-- START --

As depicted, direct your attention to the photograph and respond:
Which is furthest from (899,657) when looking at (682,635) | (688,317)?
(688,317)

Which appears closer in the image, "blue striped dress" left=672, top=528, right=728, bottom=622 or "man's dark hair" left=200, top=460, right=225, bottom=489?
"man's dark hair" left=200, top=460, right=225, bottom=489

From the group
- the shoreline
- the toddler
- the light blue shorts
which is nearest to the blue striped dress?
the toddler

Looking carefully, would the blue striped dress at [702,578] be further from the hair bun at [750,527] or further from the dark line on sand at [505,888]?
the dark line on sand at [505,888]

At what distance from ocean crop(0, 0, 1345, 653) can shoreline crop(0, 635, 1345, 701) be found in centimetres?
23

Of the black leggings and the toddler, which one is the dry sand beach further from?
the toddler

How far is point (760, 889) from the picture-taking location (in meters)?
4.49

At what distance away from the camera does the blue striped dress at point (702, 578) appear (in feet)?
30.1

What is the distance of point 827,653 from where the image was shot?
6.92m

-- END --

# Given request
Arrange everything from the line containing "At what distance away" down to the end of the listing as a numbered list. Leave out the blank lines.

# Exercise result
1. At what distance away from the camera does the blue striped dress at point (702, 578) appear (in feet)?
2. 30.1
3. What is the distance of point 827,653 from where the image was shot?
4. 6.92m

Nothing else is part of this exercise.